*Work order*. Take every line from the entries below that includes the word "California" and copy it.

*Study material*.
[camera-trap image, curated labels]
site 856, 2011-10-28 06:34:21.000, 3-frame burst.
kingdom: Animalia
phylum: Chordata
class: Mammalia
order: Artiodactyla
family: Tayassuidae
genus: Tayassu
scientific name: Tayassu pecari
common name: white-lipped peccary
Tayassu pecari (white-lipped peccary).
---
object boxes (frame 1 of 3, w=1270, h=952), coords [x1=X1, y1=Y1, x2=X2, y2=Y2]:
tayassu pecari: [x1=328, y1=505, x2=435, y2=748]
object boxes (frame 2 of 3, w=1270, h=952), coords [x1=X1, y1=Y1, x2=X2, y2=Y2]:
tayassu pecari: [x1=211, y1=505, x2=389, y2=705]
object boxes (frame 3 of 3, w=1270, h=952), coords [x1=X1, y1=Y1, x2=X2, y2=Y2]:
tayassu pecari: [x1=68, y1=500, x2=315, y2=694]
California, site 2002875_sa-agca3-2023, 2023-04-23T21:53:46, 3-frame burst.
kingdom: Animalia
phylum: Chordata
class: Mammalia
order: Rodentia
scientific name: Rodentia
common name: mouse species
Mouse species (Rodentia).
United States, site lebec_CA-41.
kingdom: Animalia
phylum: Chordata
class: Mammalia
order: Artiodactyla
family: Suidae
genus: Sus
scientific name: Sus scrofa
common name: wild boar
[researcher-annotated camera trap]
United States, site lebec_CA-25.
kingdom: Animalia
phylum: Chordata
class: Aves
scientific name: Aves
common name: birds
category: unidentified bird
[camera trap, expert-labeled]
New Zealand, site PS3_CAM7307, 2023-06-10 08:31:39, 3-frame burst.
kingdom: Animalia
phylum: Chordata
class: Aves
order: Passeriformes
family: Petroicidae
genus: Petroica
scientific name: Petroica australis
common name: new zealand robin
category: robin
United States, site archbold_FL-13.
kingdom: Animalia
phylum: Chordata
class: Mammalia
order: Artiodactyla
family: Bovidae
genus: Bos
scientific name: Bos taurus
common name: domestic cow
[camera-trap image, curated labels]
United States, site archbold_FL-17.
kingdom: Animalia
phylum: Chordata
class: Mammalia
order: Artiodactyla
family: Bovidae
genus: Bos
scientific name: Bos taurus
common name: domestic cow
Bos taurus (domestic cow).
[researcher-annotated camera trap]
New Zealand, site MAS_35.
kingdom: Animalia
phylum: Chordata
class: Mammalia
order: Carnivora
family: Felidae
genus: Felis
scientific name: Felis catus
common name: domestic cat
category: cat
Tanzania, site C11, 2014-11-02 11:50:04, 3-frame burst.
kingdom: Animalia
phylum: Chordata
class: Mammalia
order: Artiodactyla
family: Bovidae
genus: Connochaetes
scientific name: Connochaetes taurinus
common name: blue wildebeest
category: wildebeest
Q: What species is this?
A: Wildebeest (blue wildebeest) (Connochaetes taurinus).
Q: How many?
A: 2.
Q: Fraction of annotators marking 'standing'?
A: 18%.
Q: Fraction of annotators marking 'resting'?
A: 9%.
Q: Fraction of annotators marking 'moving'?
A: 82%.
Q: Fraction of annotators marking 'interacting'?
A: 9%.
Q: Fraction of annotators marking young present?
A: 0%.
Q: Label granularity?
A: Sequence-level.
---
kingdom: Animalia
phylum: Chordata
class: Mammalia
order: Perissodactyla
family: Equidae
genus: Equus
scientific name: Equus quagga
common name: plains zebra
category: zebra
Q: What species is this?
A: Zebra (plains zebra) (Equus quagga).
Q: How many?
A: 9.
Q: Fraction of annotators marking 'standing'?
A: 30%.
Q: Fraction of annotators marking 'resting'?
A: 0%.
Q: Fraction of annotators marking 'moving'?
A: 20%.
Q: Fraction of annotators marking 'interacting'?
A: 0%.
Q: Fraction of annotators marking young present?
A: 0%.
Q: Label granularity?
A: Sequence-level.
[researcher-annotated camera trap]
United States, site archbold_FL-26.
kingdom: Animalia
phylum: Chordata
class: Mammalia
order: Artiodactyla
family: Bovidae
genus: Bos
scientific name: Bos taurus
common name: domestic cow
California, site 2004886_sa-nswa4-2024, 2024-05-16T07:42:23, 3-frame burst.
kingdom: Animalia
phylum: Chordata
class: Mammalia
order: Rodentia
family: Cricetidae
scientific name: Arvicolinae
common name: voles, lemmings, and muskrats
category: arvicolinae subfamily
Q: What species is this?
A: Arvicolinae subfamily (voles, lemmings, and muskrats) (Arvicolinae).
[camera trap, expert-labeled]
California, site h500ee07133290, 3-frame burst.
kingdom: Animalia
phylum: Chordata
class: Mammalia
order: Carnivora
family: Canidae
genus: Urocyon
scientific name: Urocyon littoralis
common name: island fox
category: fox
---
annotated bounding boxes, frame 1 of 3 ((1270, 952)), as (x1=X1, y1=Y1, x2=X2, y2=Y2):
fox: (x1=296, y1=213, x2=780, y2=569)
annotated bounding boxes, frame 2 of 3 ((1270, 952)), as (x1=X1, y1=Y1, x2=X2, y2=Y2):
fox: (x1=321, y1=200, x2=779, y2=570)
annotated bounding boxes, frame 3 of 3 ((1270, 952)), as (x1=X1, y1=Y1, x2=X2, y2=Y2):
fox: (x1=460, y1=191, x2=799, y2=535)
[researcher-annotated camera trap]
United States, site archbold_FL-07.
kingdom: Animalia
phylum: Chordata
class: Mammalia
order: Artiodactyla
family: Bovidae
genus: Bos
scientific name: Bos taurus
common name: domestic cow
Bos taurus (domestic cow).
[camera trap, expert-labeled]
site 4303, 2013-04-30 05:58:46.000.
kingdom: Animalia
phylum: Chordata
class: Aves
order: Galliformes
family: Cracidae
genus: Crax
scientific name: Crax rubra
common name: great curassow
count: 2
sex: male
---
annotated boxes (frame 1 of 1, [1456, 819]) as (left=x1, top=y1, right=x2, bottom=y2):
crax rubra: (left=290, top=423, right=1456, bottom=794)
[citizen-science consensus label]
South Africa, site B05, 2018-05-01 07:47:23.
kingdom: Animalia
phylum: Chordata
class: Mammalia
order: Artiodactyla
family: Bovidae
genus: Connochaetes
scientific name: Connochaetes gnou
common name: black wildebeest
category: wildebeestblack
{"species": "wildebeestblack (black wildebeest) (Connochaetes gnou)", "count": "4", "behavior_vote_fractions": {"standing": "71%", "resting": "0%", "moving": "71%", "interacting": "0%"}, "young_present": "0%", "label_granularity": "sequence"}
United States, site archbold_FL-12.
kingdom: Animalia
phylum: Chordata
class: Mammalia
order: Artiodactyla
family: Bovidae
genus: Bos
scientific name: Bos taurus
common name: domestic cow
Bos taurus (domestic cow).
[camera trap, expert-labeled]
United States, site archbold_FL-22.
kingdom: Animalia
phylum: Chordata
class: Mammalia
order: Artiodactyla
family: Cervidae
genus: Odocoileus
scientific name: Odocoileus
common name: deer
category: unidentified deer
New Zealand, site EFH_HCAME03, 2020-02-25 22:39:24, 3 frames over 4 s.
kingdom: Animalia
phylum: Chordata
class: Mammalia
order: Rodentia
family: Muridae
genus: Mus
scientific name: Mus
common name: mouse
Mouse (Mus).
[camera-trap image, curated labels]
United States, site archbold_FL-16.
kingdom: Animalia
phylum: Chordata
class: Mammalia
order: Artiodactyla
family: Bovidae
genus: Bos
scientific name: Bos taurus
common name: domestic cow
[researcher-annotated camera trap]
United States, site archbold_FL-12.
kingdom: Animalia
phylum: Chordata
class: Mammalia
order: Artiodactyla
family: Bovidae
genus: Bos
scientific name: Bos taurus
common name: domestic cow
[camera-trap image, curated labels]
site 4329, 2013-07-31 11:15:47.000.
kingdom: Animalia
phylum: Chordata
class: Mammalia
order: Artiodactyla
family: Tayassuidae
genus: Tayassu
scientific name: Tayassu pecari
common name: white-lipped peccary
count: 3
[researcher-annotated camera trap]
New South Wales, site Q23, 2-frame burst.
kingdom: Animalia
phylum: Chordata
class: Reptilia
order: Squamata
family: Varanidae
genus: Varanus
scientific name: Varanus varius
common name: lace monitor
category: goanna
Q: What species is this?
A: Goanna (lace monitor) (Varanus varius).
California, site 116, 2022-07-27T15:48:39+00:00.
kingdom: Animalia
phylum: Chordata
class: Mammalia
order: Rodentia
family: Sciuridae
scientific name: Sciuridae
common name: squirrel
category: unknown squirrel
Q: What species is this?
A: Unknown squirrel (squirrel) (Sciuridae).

*Task result*.
California, site 2002875_sa-agca3-2023, 2023-04-23T21:53:46, 3-frame burst.
California, site 2004886_sa-nswa4-2024, 2024-05-16T07:42:23, 3-frame burst.
California, site h500ee07133290, 3-frame burst.
California, site 116, 2022-07-27T15:48:39+00:00.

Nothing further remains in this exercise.